Peace Tower bells to keep ringing out through construction
The official carillonneur says the tower will not go silent
As construction workers take over Centre Block for the next 10 years, Andrea McCrady, dressed in a hard hat and steel toe boots, will continue climbing the Peace Tower each day to go to work.
She's not in involved in the restoration project, per se. McCrady is the dominion carillonneur, and she lobbied hard to make sure the Peace Tower's famous bells continue to ring out.
"When I heard that Centre Block was going to close for a decade, I said, 'Well, the Peace Tower carillon cannot be silent for a decade,'" McCrady told CBC Radio's Ottawa Morning.
"If the flag master could put up the flag, I can come up the tower and play."
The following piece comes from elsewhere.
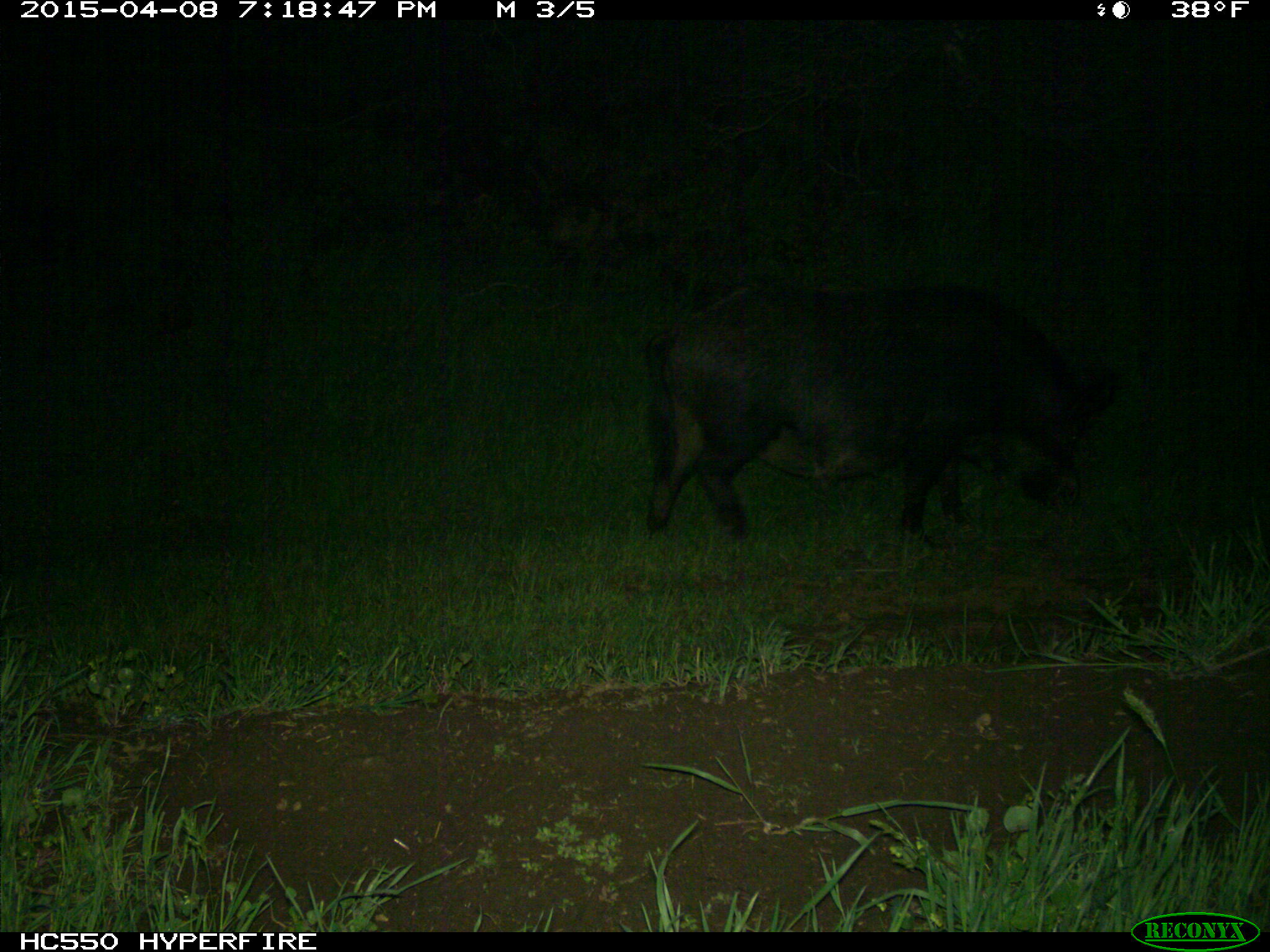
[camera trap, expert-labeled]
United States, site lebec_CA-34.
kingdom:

Bells will toll till at least 2021
McCrady became the official carillonneur in 2008 after she left a career in medicine to pursue music.
"I didn't know what I wanted to be when I grew up until I got here," she said. "I love this job. I's a thrill every day, and a great honour."
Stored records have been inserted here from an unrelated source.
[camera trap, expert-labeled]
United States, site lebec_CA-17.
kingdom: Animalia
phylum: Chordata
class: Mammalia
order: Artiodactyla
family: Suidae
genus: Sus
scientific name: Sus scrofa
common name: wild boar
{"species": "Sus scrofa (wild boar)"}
While construction goes on around her, McCrady will continue to climb about two-thirds of the way up the Peace Tower to a tiny, windowless room.
There, she hammers on the carillon's keyboard, making the music heard around Parliament Hill.
She said she's been told she can keep playing until at least 2021, when construction might silence the bells. Planners want to make sure the bells ring again by July 1, 2027, the 100th anniversary of their inauguration.
Artifacts, mementos moving
Portraits have been removed from the walls while staff and MPs relocate to the newly renovated West Blockthe temporary home of the House of Commons, starting in January.
The Library of Parliament, which survived the 1916 fire that destroyed the rest of the building, will also close down because the construction will make it impossible for people to visit or work there.
Johanna Mizgala, the curator who is responsible for making sure the art, ceremonial objects and heritage furniture are moved safely into the new building, said it's difficult to leave such a beloved space.
"You can't help but feel sad when you have to say goodbye to something, and ten years is a very long time," she told Ottawa Morning.
"[But] it will also be an opportunity for this building to get some of its care it deserves."